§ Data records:

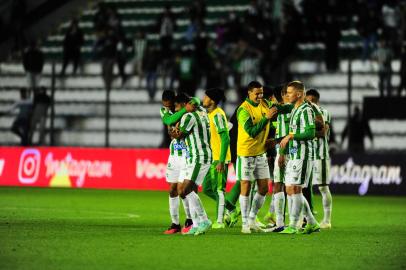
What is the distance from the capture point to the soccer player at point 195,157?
15.7m

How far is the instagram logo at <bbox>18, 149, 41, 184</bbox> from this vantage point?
30078mm

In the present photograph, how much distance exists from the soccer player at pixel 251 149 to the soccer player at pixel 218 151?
0.26 meters

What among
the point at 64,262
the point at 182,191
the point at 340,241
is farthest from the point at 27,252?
the point at 340,241

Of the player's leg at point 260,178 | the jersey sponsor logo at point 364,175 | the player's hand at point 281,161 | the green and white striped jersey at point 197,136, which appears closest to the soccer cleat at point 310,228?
the player's leg at point 260,178

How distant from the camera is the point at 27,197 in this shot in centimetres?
2519

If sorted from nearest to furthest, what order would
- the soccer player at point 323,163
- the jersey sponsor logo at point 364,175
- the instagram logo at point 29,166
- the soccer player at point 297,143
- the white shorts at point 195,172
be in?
the white shorts at point 195,172 → the soccer player at point 297,143 → the soccer player at point 323,163 → the jersey sponsor logo at point 364,175 → the instagram logo at point 29,166

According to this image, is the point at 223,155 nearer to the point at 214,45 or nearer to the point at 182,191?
the point at 182,191

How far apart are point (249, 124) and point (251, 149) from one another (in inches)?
17.5

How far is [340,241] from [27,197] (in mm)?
11426

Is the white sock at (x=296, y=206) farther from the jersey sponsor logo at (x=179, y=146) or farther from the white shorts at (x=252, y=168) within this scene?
the jersey sponsor logo at (x=179, y=146)

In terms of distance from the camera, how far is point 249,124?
52.5 ft

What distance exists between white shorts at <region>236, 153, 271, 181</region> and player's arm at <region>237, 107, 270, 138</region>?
52cm

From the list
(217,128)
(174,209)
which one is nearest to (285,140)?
(217,128)

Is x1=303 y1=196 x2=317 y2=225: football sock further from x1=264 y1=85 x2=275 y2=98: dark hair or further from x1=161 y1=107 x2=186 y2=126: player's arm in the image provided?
x1=161 y1=107 x2=186 y2=126: player's arm
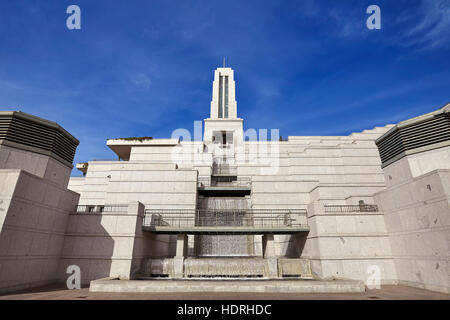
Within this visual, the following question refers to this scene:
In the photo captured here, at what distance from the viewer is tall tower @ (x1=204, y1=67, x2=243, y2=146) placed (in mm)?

§ To do: Produce an exact copy of the lines from the line containing "In terms of" through the last line of the records, with no pictures and no other text.

§ Answer to this task:
In terms of distance from the camera, how far is point 249,124?
52.5 ft

What distance exists between white shorts at <region>236, 153, 271, 181</region> and player's arm at <region>237, 107, 270, 138</region>?
52cm

From the list
(217,128)
(174,209)
which one is nearest to (285,140)?
(217,128)

Is x1=303 y1=196 x2=317 y2=225: football sock further from x1=264 y1=85 x2=275 y2=98: dark hair or further from x1=161 y1=107 x2=186 y2=126: player's arm in the image provided?
x1=161 y1=107 x2=186 y2=126: player's arm
Within this visual, the following question refers to this scene:
In the photo captured here, at what distance from the viewer is tall tower @ (x1=204, y1=67, x2=243, y2=146) placed (in mm)?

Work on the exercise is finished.